**YOUR INSTRUCTIONS:**
Below are some entries; write out each one of them exactly.

[[ TASK MATERIAL open ]]

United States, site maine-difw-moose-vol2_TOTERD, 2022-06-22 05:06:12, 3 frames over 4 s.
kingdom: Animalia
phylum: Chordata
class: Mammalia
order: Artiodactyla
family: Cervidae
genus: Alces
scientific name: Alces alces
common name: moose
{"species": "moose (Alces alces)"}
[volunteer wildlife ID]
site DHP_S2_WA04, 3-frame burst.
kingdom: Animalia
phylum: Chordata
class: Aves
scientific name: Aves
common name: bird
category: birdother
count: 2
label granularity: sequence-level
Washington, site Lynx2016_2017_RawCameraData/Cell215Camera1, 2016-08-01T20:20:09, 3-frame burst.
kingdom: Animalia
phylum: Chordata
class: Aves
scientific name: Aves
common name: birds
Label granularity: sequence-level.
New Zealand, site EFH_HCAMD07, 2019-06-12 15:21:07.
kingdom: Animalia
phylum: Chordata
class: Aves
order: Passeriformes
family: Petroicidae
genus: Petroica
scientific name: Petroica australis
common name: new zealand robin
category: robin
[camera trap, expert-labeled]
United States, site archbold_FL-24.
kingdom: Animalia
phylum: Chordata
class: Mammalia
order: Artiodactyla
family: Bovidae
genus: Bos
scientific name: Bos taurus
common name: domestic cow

[[ TASK MATERIAL closed ]]

**THE ANSWER:**
United States, site maine-difw-moose-vol2_TOTERD, 2022-06-22 05:06:12, 3 frames over 4 s.
kingdom: Animalia
phylum: Chordata
class: Mammalia
order: Artiodactyla
family: Cervidae
genus: Alces
scientific name: Alces alces
common name: moose
{"species": "moose (Alces alces)"}
[volunteer wildlife ID]
site DHP_S2_WA04, 3-frame burst.
kingdom: Animalia
phylum: Chordata
class: Aves
scientific name: Aves
common name: bird
category: birdother
count: 2
label granularity: sequence-level
Washington, site Lynx2016_2017_RawCameraData/Cell215Camera1, 2016-08-01T20:20:09, 3-frame burst.
kingdom: Animalia
phylum: Chordata
class: Aves
scientific name: Aves
common name: birds
Label granularity: sequence-level.
New Zealand, site EFH_HCAMD07, 2019-06-12 15:21:07.
kingdom: Animalia
phylum: Chordata
class: Aves
order: Passeriformes
family: Petroicidae
genus: Petroica
scientific name: Petroica australis
common name: new zealand robin
category: robin
[camera trap, expert-labeled]
United States, site archbold_FL-24.
kingdom: Animalia
phylum: Chordata
class: Mammalia
order: Artiodactyla
family: Bovidae
genus: Bos
scientific name: Bos taurus
common name: domestic cow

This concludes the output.